# DATASET CONTENT:
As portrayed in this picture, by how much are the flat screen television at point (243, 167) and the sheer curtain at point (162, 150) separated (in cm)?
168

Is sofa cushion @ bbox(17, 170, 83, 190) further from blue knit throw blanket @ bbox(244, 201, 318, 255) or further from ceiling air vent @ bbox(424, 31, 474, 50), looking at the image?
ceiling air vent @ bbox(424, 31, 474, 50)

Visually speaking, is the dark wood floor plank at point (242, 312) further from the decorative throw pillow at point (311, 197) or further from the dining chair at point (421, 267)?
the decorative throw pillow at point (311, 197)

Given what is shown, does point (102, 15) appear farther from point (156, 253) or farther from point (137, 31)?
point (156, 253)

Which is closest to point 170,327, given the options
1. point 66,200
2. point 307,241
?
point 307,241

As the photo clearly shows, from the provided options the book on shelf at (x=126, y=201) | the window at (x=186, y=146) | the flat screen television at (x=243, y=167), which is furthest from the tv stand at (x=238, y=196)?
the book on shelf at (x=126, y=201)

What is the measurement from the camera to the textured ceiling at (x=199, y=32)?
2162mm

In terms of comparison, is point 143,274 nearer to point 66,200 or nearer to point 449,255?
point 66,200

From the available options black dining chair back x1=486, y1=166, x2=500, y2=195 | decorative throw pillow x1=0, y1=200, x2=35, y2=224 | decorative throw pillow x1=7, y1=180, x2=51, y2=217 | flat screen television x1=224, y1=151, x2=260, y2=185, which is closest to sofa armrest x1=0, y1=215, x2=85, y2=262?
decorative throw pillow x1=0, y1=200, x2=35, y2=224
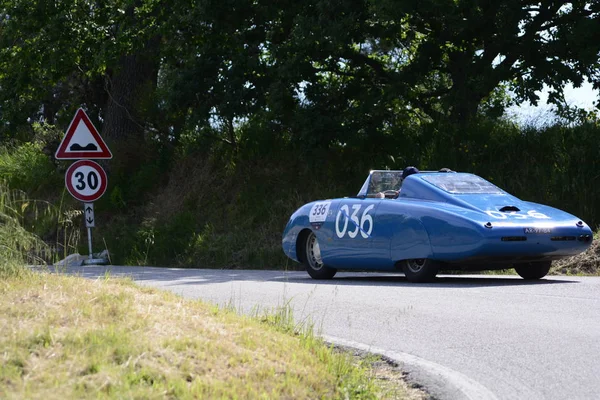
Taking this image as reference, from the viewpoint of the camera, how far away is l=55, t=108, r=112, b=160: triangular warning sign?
762 inches

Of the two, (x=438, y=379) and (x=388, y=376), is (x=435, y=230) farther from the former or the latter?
(x=438, y=379)

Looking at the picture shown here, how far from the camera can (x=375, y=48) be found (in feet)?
80.4

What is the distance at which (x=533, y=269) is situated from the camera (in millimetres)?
13398

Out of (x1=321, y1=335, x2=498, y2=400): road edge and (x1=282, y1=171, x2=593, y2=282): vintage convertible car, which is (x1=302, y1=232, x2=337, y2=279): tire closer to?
(x1=282, y1=171, x2=593, y2=282): vintage convertible car

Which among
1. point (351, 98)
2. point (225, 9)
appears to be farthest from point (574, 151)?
point (225, 9)

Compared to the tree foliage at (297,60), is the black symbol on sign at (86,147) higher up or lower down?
lower down

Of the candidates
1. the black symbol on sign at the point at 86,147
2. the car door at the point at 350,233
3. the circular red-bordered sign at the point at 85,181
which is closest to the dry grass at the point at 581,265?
the car door at the point at 350,233

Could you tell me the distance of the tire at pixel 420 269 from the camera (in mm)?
12672

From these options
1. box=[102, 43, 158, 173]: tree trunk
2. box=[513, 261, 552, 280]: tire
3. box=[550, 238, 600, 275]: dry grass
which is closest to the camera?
box=[513, 261, 552, 280]: tire

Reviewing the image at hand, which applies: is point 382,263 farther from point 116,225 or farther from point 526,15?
point 116,225

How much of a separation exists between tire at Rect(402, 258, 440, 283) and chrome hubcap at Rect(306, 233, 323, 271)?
1781 mm

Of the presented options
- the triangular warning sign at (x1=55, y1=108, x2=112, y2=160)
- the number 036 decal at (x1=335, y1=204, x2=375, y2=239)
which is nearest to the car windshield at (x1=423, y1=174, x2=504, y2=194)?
the number 036 decal at (x1=335, y1=204, x2=375, y2=239)

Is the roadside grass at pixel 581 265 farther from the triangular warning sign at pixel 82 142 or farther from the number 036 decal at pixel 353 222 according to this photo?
the triangular warning sign at pixel 82 142

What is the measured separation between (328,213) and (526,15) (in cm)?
796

# REQUIRED WORK:
All the material shown above is to be copied exactly, with no pictures carried over.

# EXERCISE ANSWER:
As portrayed in this picture, by how much are the flat screen television at point (243, 167) and the sheer curtain at point (162, 150) separated (in cm)?
168

Is sofa cushion @ bbox(17, 170, 83, 190) further from blue knit throw blanket @ bbox(244, 201, 318, 255) or further from ceiling air vent @ bbox(424, 31, 474, 50), looking at the image?
ceiling air vent @ bbox(424, 31, 474, 50)

Visually speaking, is the dark wood floor plank at point (242, 312) further from the decorative throw pillow at point (311, 197) or further from the dining chair at point (421, 267)?
the decorative throw pillow at point (311, 197)

Given what is shown, does point (102, 15) appear farther from point (156, 253) or farther from point (137, 31)?
point (156, 253)

Which is closest to point 170,327, given the options
1. point 66,200
2. point 307,241
?
point 307,241

As the photo clearly shows, from the provided options the book on shelf at (x=126, y=201) | the window at (x=186, y=146) | the flat screen television at (x=243, y=167), which is furthest from the tv stand at (x=238, y=196)?
the book on shelf at (x=126, y=201)

What is the measurement from the camera to the textured ceiling at (x=199, y=32)?
2162mm

In terms of comparison, is point 143,274 nearer to point 66,200 or nearer to point 449,255?
point 66,200

From the available options black dining chair back x1=486, y1=166, x2=500, y2=195 | decorative throw pillow x1=0, y1=200, x2=35, y2=224 | decorative throw pillow x1=7, y1=180, x2=51, y2=217 | flat screen television x1=224, y1=151, x2=260, y2=185, which is closest to sofa armrest x1=0, y1=215, x2=85, y2=262?
decorative throw pillow x1=0, y1=200, x2=35, y2=224
Taking this image as reference, from the viewpoint of the camera, how far away is l=55, t=108, r=112, b=160: triangular warning sign?
762 inches

Of the two, (x=438, y=379) and (x=388, y=376), is (x=435, y=230) farther from the former or the latter?
(x=438, y=379)

Looking at the picture shown here, how far from the camera can (x=375, y=48) be found (in feet)?
80.4

What is the distance at which (x=533, y=269) is situated from the camera (in millimetres)?
13398

Out of (x1=321, y1=335, x2=498, y2=400): road edge and (x1=282, y1=171, x2=593, y2=282): vintage convertible car, which is (x1=302, y1=232, x2=337, y2=279): tire closer to?
(x1=282, y1=171, x2=593, y2=282): vintage convertible car

Which among
1. point (351, 98)
2. point (225, 9)
appears to be farthest from point (574, 151)?
point (225, 9)

Compared to the tree foliage at (297,60), is the black symbol on sign at (86,147) higher up or lower down?
lower down

Of the candidates
1. the black symbol on sign at the point at 86,147
2. the car door at the point at 350,233
3. the circular red-bordered sign at the point at 85,181
which is closest to the dry grass at the point at 581,265?
the car door at the point at 350,233

Could you tell me the distance of the tire at pixel 420 269 from the camera (in mm)?
12672

From these options
1. box=[102, 43, 158, 173]: tree trunk
2. box=[513, 261, 552, 280]: tire
3. box=[550, 238, 600, 275]: dry grass
which is closest to the camera?
box=[513, 261, 552, 280]: tire

Reviewing the image at hand, which applies: is point 382,263 farther from point 116,225 or farther from point 526,15?
point 116,225

How much of a separation exists between tire at Rect(402, 258, 440, 283) and chrome hubcap at Rect(306, 233, 323, 271)?
1781 mm

Of the presented options
- the triangular warning sign at (x1=55, y1=108, x2=112, y2=160)
- the number 036 decal at (x1=335, y1=204, x2=375, y2=239)
which is nearest to the car windshield at (x1=423, y1=174, x2=504, y2=194)?
the number 036 decal at (x1=335, y1=204, x2=375, y2=239)

Is the roadside grass at pixel 581 265 farther from the triangular warning sign at pixel 82 142 or farther from the number 036 decal at pixel 353 222 according to this photo?
the triangular warning sign at pixel 82 142

What is the measured separation between (328,213) and (526,15) (in cm)?
796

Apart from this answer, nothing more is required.